The exercise ▸ According to the blog entries below, what does the girl do at the end of the movie called "mom at 16"?

Passage to read ▸
<<<<

Tuesday, February 23, 2010

movie i just watched

I just watched a movie called mom at 16 and i cried a lot ......the girl in the end gave up her son to an open adoption........ Something I could never ever do.......I look at my son and although there are times i wish i was alone again i would miss his silly little laugh, his kisses, the way he hides behind his hands when he is in trouble.....and little raisin face...........He is my little miracle......my turdly.....I could not watch some one else walk away with son....my Mr.Will it would kill me......

Tuesday, February 2, 2010

Confused

Everything is good ......Keep thinking about my life and how I would drop everything if I didn't have Will and if hadn't already fallen for Blake.....and run to save him but its really hard to wanna give up my future for my past...I am really fighting myself right now........

Monday, January 4, 2010

Truth

Sometimes it takes finding the perfect person for you to realize that damn there is still something missing ......This song kinda describes almost exactly how I feel towards Justin.....

Once upon a time, we swore not to say goodbye
Something got a hold of us and we changed
And then you sat alone in pride
And I sat at home and cried
How'd our fairytale just end up this way

We went round for round til' we knocked love out
We were laying in the ring, not making a sound
And if that's a metaphor of you and I
Why is it so hard to say goodbye

I can't wait to hate you
Make you pain like i do
Still can't shake you off
I can't wait to break through
These emotional changes
Seems like such a lost 'cause
I can't wait to face you,
break you down so low
there's no place left to go

I can't wait to hate you
Ooh ohh

Ooh this was a love phenomenon no one could explain
And i wish I could press reset and feel that feeling again
I sit and press rewind
And watch us every night
Wanna pause it but I can't make it stay (Just gotta let it play)

We went round for round til' we knocked love out
We were laying in the ring not making a sound
And if that's a metaphor of you and I
Why is it so hard to say goodbye

I can't wait to hate you
Make you pain like i do
Still can't shake you off
I can't wait to break through
these emotional changes
Seems like such a lost cause
I can't wait to face you,
break you down so low
There's no place left to go

I can't wait to hate you
ohh ohh ohh

No need to call my phone cause I changed my number today
Matter fact I think I'm moving away (away)

>>>>

Spatial reasoning listing
<<<<

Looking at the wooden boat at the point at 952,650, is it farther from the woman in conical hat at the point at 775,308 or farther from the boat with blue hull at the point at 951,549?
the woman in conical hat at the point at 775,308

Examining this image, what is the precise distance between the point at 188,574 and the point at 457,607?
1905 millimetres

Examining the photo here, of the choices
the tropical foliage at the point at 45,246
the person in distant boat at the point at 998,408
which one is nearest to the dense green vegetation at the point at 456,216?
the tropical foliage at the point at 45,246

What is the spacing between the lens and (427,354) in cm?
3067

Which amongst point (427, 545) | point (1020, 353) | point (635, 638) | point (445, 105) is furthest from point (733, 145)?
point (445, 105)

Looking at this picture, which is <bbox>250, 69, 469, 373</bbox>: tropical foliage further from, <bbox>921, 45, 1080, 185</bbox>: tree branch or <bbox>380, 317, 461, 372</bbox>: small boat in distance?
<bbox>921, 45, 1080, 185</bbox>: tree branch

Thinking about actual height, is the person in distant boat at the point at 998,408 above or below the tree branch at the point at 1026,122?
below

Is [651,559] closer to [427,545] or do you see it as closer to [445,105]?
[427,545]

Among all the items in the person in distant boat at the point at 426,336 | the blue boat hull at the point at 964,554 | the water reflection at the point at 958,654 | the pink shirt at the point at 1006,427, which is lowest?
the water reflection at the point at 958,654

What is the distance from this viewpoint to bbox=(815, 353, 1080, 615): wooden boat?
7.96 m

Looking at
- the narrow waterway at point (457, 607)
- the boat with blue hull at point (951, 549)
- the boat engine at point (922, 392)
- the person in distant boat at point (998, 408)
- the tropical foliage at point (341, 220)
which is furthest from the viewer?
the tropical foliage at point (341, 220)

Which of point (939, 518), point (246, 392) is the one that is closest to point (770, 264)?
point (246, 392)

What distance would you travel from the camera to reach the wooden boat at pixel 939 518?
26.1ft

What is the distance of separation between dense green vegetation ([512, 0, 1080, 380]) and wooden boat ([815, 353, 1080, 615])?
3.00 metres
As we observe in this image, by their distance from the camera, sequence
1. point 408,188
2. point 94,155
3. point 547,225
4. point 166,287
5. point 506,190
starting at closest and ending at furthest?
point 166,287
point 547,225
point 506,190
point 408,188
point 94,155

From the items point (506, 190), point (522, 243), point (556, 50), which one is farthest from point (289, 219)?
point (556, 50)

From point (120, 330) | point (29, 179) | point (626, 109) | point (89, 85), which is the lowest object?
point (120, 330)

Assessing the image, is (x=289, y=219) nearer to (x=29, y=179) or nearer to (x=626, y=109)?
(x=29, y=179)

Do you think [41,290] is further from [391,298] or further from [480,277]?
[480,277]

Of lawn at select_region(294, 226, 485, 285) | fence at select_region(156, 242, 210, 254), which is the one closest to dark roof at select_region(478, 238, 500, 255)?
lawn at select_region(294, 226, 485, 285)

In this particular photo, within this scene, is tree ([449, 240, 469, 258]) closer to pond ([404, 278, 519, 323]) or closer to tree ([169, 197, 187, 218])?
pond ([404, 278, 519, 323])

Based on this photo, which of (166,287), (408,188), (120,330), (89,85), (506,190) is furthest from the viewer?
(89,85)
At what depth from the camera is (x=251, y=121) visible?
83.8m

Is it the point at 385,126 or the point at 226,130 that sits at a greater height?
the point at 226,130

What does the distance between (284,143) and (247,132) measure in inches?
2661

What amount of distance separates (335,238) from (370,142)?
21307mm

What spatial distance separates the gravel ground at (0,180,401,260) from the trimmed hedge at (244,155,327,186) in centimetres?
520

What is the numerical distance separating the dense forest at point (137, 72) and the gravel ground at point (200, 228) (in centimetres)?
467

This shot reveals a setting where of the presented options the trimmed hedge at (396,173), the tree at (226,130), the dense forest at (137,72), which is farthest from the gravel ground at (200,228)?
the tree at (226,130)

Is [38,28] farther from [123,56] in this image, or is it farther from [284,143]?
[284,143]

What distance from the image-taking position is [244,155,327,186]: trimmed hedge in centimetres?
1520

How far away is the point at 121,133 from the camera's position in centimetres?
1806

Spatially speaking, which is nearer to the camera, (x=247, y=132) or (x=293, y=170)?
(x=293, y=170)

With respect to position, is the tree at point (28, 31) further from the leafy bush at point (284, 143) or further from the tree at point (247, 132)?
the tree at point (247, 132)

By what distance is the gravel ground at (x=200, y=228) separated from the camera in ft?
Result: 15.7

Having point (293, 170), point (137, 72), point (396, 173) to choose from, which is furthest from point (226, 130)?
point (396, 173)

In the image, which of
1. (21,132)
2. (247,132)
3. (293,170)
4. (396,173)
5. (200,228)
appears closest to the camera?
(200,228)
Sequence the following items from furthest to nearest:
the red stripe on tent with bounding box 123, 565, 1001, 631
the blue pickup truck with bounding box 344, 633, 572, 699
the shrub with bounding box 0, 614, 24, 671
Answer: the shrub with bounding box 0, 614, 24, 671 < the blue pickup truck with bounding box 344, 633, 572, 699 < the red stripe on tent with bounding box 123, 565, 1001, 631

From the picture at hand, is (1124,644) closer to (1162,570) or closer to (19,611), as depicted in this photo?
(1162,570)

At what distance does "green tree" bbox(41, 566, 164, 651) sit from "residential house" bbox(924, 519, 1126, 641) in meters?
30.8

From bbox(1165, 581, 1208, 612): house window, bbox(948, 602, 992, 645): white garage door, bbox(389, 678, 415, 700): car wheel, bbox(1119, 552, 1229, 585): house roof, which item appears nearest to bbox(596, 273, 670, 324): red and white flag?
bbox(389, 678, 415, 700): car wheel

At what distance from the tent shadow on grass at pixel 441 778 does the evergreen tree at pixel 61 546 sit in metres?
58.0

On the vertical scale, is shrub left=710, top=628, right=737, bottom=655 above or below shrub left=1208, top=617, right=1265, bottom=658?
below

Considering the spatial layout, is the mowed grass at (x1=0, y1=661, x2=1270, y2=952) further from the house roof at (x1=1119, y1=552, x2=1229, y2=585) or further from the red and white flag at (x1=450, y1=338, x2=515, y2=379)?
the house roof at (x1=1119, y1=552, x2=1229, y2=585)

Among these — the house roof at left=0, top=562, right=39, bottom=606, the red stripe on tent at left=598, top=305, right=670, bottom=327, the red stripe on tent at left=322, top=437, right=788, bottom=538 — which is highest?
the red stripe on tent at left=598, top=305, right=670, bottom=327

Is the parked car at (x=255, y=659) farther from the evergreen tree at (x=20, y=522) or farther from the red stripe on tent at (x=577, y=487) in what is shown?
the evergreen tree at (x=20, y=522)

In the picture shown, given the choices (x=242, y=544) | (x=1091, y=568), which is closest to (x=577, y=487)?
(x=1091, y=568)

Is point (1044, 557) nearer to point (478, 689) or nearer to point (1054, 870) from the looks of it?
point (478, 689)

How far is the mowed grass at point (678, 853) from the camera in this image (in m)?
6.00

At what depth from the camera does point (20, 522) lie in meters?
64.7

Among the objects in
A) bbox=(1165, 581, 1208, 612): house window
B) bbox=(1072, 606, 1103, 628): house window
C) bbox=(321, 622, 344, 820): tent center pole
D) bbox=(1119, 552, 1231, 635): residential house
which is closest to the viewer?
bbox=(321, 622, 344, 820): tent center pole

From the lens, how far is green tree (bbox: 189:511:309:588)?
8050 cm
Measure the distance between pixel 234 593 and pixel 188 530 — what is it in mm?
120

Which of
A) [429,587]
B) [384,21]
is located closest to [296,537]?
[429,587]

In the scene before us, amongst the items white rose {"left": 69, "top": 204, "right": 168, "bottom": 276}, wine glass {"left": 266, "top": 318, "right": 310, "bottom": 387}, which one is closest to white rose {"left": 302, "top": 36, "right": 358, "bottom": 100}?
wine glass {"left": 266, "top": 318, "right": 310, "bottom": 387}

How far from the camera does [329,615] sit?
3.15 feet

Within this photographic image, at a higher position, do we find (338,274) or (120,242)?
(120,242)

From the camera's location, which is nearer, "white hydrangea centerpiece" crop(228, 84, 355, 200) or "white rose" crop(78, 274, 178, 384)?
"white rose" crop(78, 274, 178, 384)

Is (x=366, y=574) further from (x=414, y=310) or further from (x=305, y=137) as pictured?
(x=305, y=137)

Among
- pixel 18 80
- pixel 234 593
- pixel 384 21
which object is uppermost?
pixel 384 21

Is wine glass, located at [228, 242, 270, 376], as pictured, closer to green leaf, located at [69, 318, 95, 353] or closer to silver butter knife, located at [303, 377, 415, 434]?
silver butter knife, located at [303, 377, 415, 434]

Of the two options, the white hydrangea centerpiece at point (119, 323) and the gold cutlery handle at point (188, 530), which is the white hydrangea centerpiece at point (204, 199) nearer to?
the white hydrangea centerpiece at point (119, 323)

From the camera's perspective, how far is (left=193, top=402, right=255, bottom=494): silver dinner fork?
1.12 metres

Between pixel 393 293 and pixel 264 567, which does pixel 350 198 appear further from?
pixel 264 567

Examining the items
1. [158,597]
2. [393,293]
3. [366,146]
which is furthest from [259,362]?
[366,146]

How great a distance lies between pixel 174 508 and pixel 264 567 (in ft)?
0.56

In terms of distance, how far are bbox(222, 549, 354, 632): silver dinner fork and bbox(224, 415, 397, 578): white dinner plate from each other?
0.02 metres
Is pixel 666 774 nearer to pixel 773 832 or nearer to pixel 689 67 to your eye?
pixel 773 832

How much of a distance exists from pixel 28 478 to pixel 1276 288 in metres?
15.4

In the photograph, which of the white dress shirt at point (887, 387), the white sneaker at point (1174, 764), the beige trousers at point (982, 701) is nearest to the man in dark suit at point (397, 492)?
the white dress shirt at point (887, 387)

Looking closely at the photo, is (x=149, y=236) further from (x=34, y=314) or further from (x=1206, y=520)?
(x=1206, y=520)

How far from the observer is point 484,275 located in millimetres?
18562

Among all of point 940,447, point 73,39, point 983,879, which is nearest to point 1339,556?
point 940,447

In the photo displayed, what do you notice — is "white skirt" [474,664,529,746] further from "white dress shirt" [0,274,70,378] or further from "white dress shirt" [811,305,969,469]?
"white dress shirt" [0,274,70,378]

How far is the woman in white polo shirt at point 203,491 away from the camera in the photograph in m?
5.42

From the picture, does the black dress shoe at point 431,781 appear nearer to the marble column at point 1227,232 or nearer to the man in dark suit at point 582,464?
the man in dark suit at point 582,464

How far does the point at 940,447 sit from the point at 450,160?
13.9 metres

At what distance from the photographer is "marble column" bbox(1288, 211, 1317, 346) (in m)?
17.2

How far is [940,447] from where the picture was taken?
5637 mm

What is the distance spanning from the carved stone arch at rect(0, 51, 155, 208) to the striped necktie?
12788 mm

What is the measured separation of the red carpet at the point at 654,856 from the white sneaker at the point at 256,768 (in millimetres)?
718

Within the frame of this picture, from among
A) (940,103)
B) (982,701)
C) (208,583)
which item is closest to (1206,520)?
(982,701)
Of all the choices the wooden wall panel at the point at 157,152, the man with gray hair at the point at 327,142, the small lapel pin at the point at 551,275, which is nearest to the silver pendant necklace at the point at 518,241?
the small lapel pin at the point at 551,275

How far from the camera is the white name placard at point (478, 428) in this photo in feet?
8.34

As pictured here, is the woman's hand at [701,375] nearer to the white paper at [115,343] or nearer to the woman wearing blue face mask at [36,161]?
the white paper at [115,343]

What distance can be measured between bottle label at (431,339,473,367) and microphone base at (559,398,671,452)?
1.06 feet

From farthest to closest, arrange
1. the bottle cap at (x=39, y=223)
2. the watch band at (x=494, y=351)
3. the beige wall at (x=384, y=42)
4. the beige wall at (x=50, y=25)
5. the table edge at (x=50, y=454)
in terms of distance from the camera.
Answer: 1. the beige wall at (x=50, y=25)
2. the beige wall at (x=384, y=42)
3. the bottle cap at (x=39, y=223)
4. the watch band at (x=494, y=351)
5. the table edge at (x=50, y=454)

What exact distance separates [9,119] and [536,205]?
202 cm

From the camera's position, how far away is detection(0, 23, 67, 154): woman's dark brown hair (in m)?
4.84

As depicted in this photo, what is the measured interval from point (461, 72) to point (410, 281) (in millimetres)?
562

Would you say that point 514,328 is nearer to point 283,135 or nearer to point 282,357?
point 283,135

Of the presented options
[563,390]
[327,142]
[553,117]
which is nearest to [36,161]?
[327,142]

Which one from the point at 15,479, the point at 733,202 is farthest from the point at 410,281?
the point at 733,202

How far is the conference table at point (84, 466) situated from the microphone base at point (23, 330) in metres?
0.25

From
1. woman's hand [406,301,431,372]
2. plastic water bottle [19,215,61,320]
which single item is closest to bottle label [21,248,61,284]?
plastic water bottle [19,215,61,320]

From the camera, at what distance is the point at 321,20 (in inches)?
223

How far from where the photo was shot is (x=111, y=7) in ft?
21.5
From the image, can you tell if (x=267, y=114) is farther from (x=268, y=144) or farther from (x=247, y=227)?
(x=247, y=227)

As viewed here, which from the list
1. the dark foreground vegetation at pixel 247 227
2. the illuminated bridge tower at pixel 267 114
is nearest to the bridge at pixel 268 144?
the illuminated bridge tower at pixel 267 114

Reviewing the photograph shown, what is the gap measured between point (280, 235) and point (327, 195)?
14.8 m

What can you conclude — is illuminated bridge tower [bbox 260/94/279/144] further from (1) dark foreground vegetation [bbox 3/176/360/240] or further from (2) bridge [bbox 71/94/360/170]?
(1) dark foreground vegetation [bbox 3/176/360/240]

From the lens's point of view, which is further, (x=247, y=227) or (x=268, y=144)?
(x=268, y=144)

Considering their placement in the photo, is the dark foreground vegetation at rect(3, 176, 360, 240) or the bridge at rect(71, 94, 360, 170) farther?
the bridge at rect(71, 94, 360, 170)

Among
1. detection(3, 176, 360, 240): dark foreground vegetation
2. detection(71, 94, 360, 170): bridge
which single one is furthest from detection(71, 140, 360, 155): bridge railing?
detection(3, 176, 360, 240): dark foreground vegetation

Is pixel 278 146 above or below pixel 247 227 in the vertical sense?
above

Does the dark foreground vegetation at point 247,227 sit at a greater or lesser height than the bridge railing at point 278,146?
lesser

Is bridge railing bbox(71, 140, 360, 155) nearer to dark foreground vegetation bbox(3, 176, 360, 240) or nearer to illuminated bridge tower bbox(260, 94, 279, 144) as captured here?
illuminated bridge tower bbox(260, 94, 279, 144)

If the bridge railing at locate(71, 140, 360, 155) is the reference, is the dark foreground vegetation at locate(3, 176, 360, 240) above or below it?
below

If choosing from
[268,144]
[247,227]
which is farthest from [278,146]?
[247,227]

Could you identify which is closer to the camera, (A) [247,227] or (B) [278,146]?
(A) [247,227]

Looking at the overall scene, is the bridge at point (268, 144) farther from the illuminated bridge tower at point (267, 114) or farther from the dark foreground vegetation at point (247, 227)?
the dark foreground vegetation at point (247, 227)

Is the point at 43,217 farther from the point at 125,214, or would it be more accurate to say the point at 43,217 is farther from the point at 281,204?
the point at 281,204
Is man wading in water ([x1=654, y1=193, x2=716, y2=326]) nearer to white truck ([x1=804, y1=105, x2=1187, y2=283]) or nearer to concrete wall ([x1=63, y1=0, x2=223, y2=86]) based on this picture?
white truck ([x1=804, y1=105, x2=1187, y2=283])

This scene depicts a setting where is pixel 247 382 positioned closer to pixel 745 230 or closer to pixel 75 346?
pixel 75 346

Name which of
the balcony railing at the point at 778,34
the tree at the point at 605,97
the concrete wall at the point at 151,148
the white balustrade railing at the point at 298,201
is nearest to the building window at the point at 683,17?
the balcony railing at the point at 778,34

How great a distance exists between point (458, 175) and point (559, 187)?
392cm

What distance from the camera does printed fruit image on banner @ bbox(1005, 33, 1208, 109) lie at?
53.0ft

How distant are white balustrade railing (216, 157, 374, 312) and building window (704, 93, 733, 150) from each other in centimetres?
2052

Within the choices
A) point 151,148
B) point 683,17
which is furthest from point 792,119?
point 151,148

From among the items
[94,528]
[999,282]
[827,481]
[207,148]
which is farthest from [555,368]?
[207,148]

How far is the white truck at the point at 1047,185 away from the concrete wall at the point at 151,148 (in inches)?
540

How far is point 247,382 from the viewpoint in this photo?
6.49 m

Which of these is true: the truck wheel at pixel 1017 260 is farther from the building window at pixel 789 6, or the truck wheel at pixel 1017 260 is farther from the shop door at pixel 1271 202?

>>>>

Task response ▸ She gives up her son to an open adoption.